All the games recommendations plotted over time shows most of them are pretty flat with the exception of Payday 2 and BAK. The emotional plots are hard to try and pick which ones to compare against, since there’s so many options to choose from. So I put all the polarities on the same plot instead:
The by-month polarities (ratio of positive to negative only) are sort of reasonable for Dota 2 and CSGO. Planetside 2’s polarity varies wildly. BAK is stable but negative, whereas even during Payday2’s “golden age” people’s polarity of review’s weren’t exactly stellar. How do the regression fits compare?
This shows us the model fit for each game instead. What’s interesting here is that all of the models seem to want to converge at 50% polarity over a given time. An artifact of cumulative review sentiment scoring maybe?

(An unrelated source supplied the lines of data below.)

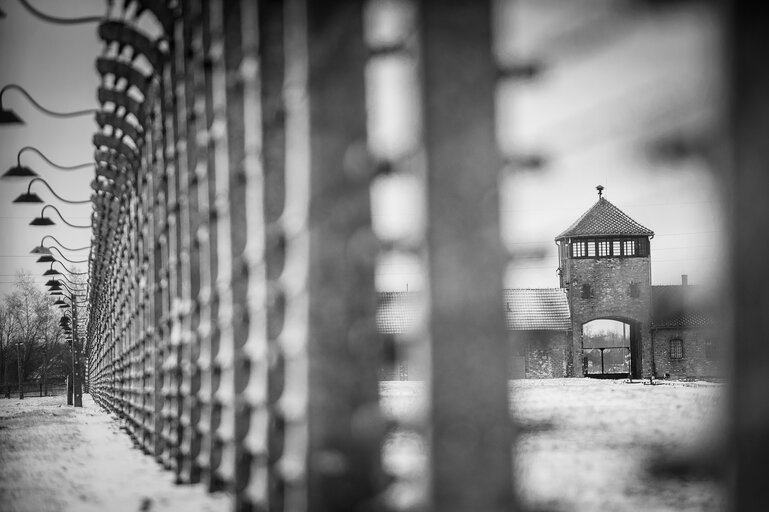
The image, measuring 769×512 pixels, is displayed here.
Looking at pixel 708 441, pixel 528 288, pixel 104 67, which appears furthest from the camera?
pixel 528 288

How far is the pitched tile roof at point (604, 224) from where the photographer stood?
4535 cm

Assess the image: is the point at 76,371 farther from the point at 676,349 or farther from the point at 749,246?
the point at 676,349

Ohh A Sarcasm Detector…Oh That’s a Real Useful Invention
One interesting tidbit from the polarity of the user reviews is that it doesn’t really seem to correlate well with the end state of the review: thumbs up or thumbs down.
Here we have the three polarities (negative, neutral, and positive) and their total number of not-recommends and yes-recommends. On the right hand side, for positive polarity comments, we have a vast majority of recommended reviews. However, for neutral polarity there’s still a lot of recommended reviews. In the negative category, we see about the same distribution still. This could be due to users having a sarcastic attitude in the comments like “oh man this game totally STINKS *wink wink*” with 1000+ hours played and a thumbs up review.
Myself Under the Microscope
I’m a big gamer and, of course, I have steam games that I’ve reviewed. So I decided to apply this analysis to my own reviews to see what the result was.
Interestingly, for reviews that had a positive polarity to them, the split between recommended games and not-recommended games is much closer. Neutral seems about right given what we’ve seen from CSGO’s corpus, but the negative reviews seem to indicate that (if the sentiment polarity is right) a positive review of mine might still have some negative things to say about the game.
My emotional analysis over time suggests I use lots of joyful words:
Which is reflected in a total count of in bar chart form:
Conclusions and Take Aways
The sentiment analysis package I was using in R doesn’t really seem to work well for snarky user reviews. Likewise, its performance on words that live almost exclusively on the internet like “bantz” won’t have a meaning tied to it yet. There are lots of unknown emotions that need to be further hashed out. Maybe more emotions need to be added to the training model, but there’s certainly room to grow.
Polarity, on the other hand, might be a better metric for an overall game’s review corpus. It’s a lot more straight forward (what’s the emotional value of the word “red” anyway?) than emotional sentiment, and allows us to better understand the positive/negative nature of the reviews themselves.
The best metric to use, though, is still the thumbs up or thumbs down approach. Those take out all the guesswork and can be easily tracked over time.